DOCUMENT TEXT.
»»

Cultural aspects can play a role in the definition of cyberbullying since countries might use different words to describe bullying. During recent years researchers have debated whether the three criteria proposed by Olweus for defining conventional bullying, namely, intentionality, repetition, and imbalance of power, also applies to cyberbullying. Two additional criteria have been proposed that might be specific to cyberbullying: anonymity, and public versus private. Anonymity may intensify negative feelings in the victim, such as powerlessness. Young people consider the attack as more serious when an embarrassing picture is uploaded public than when something nasty is written privately, because of the potentially large audience. The researchers investigated the role of five definitional criteria for cyberbullying, in six European countries. These criteria (intentionality, imbalance of power, repetition, anonymity, and public vs. private) were combined through a set of 32 scenarios, covering a range of four types of behaviors (written-verbal, visual, exclusion, and impersonation).

Method: Participants were 2,257 adolescents from middle to high schools across six European countries: Italy, Spain, Germany, Sweden, Estonia, and France. A set of 32 scenarios was created combining the presence or absence of the criteria. In addition, four types of behavior were covered: written-verbal, visual, exclusion, and impersonation, giving a total number of 128 cyberbullying scenarios. Eight versions of questionnaire were created, each comprising 16 scenarios. Participants were asked of each scenario, whether it was cyberbullying or not. Preliminary focus groups, carried out before the construction of the scenarios, were conducted in each country to find the best term to label cyberbullying. In France cyberbullying was referred to cyber violence.

Results: The highest levels were characterized by imbalance of power followed by intentionality and at a lower level, anonymity. For all of these scenarios, exclusion showed lower percentages as compared with the other types of behavior. In terms of country differences, French participants more often perceived the scenarios as cyberbullying as compared with those in other countries.

««

WRITTEN REQUEST 1.
In the records, convert the lines from the one containing "From the viewpoint, how" through the one containing "From the image, would" into a JSON list of strings, one string per line, leaving out blank lines.

PROVIDED RECORDS.
»»

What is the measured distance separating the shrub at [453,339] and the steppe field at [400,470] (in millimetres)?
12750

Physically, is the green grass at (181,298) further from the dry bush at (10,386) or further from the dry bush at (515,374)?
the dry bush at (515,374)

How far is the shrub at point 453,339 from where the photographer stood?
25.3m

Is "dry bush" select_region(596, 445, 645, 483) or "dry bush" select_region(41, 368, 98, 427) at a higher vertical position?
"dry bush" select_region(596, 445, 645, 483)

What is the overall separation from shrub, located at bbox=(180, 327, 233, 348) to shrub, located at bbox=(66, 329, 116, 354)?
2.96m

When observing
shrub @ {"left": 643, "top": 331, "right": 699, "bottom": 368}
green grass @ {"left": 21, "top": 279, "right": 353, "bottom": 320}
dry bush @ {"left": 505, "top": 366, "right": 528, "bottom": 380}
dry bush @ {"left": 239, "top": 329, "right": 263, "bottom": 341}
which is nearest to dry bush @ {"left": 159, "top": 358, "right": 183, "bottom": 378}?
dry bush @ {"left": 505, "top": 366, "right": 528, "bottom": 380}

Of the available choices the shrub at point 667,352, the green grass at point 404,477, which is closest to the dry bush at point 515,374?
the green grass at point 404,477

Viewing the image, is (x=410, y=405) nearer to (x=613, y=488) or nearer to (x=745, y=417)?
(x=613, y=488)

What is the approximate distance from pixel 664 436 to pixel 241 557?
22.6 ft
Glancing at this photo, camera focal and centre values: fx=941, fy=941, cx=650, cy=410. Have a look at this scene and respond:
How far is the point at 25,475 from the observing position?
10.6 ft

««
»»

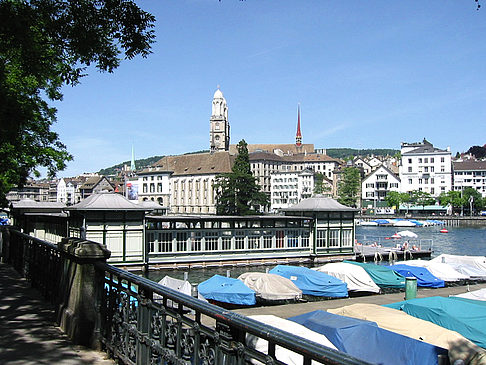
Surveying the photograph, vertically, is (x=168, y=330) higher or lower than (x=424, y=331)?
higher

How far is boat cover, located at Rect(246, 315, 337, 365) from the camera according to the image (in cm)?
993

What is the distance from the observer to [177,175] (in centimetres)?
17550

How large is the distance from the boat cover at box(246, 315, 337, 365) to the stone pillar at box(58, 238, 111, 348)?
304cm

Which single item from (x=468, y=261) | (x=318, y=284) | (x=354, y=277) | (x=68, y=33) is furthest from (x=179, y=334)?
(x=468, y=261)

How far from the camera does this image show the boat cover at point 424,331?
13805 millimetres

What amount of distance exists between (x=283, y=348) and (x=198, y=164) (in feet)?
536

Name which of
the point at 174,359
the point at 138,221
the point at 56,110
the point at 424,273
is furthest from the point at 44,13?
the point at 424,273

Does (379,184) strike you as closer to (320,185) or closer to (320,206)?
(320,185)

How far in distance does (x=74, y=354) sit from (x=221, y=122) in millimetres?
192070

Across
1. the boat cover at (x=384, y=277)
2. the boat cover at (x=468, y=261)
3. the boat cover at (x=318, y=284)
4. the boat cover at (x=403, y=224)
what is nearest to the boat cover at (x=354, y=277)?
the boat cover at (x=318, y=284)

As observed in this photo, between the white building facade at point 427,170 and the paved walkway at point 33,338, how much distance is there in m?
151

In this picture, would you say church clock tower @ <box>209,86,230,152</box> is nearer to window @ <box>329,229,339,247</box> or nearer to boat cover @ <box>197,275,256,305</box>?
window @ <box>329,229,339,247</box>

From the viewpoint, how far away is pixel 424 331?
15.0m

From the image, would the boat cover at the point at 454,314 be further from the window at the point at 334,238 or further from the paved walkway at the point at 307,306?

««

WRITTEN REQUEST 2.
Answer these from the cyberbullying text:
(a) How many adolescents took part in the study?
(b) What was cyberbullying referred to as in France?
(c) Which type of behavior showed lower percentages than the other types?

WRITTEN SOLUTION 1.
[
  "From the viewpoint, how far away is pixel 424 331?",
  "15.0m",
  "From the image, would the boat cover at the point at 454,314 be further from the window at the point at 334,238 or further from the paved walkway at the point at 307,306?"
]

WRITTEN SOLUTION 2.
(a) 2,257
(b) Cyber violence
(c) Exclusion